Function returns dataframe containing CIK number, company name,
date of filing, accession number, and various sentiment measures.
This function takes the help of Loughran-McDonald (L&M) sentiment
dictionaries (https://sraf.nd.edu/loughranmcdonald-master-dictionary/) to
compute sentiment measures of a EDGAR filing. Following are the
definitions of the text characteristics and the sentiment measures:
file.size = The filing size of a complete filing on the EDGAR server in
kilobyte (KB).
word.count = The total number of words in a filing text, excluding HTML
tags and exhibits text.
unique.word.count = The total number of unique words in a filing text,
excluding HTML tags and exhibits text.
stopword.count = The total number of stop words in a filing text,
excluding exhibits text.
char.count = The total number of characters in a filing text, excluding
HTML tags and exhibits text.
complex.word.count = The total number of complex words in the filing text.

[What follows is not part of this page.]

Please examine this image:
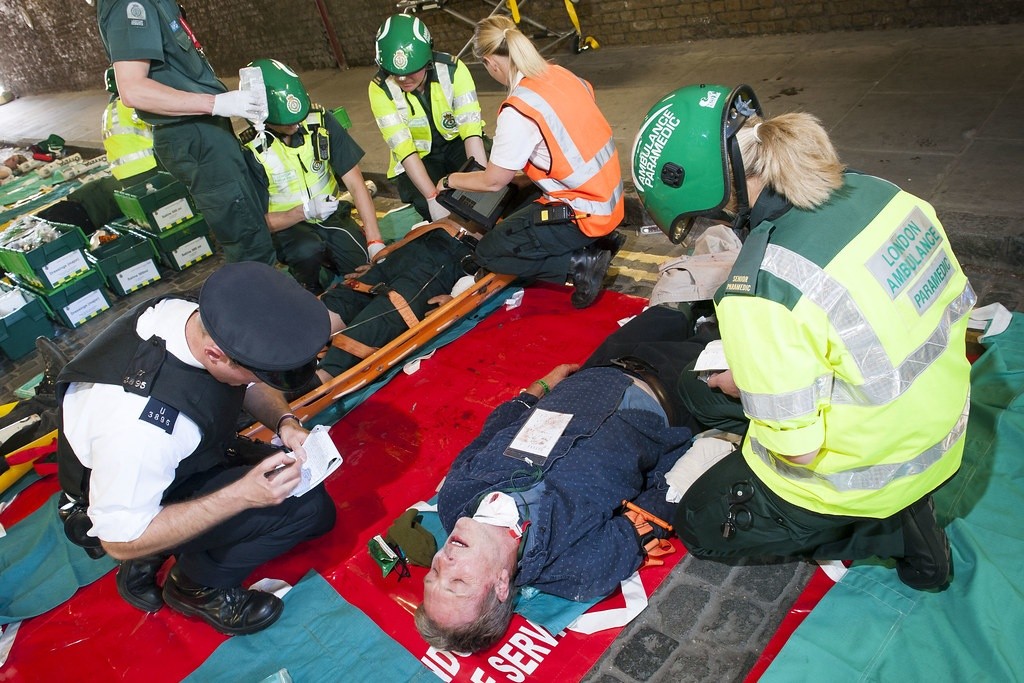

When vowels (a, e, i, o, u) occur more than three times in a word, then
that word is identified as a complex word.
lm.dictionary.count = The number of words in the filing text that occur
in the Loughran-McDonald (LM) master dictionary.
lm.negative.count = The number of LM financial-negative words in the
document.
lm.positive.count = The number of LM financial-positive words in the
document.
lm.strong.modal.count = The number of LM financial-strong modal words
in the document.
lm.moderate.modal.count = The number of LM financial-moderate Modal
words in the document.
lm.weak.modal.count = The number of LM financial-weak modal words in
the document.
lm.uncertainty.count = The number of LM financial-uncertainty words
in the document.
lm.litigious.count = The number of LM financial-litigious words in
the document.
hv.negative.count = The number of words in the document that occur in
the 'Harvard General Inquirer' Negative word list, as defined by LM.